* **WHAT THE EXERCISE ASKS**
Your task is to return the data below, word for word.

[[ SUPPLIED DATA open ]]

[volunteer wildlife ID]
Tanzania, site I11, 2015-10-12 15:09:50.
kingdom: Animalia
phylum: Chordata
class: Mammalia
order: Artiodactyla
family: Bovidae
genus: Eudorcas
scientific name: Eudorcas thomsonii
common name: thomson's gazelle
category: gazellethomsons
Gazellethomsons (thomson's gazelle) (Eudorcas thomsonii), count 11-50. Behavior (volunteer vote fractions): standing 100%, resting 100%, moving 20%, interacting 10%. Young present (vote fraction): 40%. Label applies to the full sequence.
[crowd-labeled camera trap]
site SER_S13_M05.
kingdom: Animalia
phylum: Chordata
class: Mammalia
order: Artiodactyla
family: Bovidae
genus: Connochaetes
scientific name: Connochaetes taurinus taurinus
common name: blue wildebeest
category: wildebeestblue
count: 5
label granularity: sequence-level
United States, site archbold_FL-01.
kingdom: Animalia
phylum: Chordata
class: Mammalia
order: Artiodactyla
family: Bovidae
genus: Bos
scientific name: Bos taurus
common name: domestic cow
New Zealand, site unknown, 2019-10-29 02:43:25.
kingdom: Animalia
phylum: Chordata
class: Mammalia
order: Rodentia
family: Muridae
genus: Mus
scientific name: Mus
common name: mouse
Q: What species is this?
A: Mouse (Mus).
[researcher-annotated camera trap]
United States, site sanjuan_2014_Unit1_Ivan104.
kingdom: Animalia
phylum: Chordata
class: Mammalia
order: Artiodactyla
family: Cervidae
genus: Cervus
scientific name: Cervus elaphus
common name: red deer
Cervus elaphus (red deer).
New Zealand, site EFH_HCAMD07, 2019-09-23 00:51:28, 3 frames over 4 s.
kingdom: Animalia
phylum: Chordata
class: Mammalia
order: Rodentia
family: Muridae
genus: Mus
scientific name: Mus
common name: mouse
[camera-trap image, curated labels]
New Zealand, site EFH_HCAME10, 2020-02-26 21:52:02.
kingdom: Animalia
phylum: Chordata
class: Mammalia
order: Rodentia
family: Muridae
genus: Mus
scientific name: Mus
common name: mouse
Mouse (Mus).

[[ SUPPLIED DATA closed ]]

* **RESPONSE TO THE EXERCISE**
[volunteer wildlife ID]
Tanzania, site I11, 2015-10-12 15:09:50.
kingdom: Animalia
phylum: Chordata
class: Mammalia
order: Artiodactyla
family: Bovidae
genus: Eudorcas
scientific name: Eudorcas thomsonii
common name: thomson's gazelle
category: gazellethomsons
Gazellethomsons (thomson's gazelle) (Eudorcas thomsonii), count 11-50. Behavior (volunteer vote fractions): standing 100%, resting 100%, moving 20%, interacting 10%. Young present (vote fraction): 40%. Label applies to the full sequence.
[crowd-labeled camera trap]
site SER_S13_M05.
kingdom: Animalia
phylum: Chordata
class: Mammalia
order: Artiodactyla
family: Bovidae
genus: Connochaetes
scientific name: Connochaetes taurinus taurinus
common name: blue wildebeest
category: wildebeestblue
count: 5
label granularity: sequence-level
United States, site archbold_FL-01.
kingdom: Animalia
phylum: Chordata
class: Mammalia
order: Artiodactyla
family: Bovidae
genus: Bos
scientific name: Bos taurus
common name: domestic cow
New Zealand, site unknown, 2019-10-29 02:43:25.
kingdom: Animalia
phylum: Chordata
class: Mammalia
order: Rodentia
family: Muridae
genus: Mus
scientific name: Mus
common name: mouse
Q: What species is this?
A: Mouse (Mus).
[researcher-annotated camera trap]
United States, site sanjuan_2014_Unit1_Ivan104.
kingdom: Animalia
phylum: Chordata
class: Mammalia
order: Artiodactyla
family: Cervidae
genus: Cervus
scientific name: Cervus elaphus
common name: red deer
Cervus elaphus (red deer).
New Zealand, site EFH_HCAMD07, 2019-09-23 00:51:28, 3 frames over 4 s.
kingdom: Animalia
phylum: Chordata
class: Mammalia
order: Rodentia
family: Muridae
genus: Mus
scientific name: Mus
common name: mouse
[camera-trap image, curated labels]
New Zealand, site EFH_HCAME10, 2020-02-26 21:52:02.
kingdom: Animalia
phylum: Chordata
class: Mammalia
order: Rodentia
family: Muridae
genus: Mus
scientific name: Mus
common name: mouse
Mouse (Mus).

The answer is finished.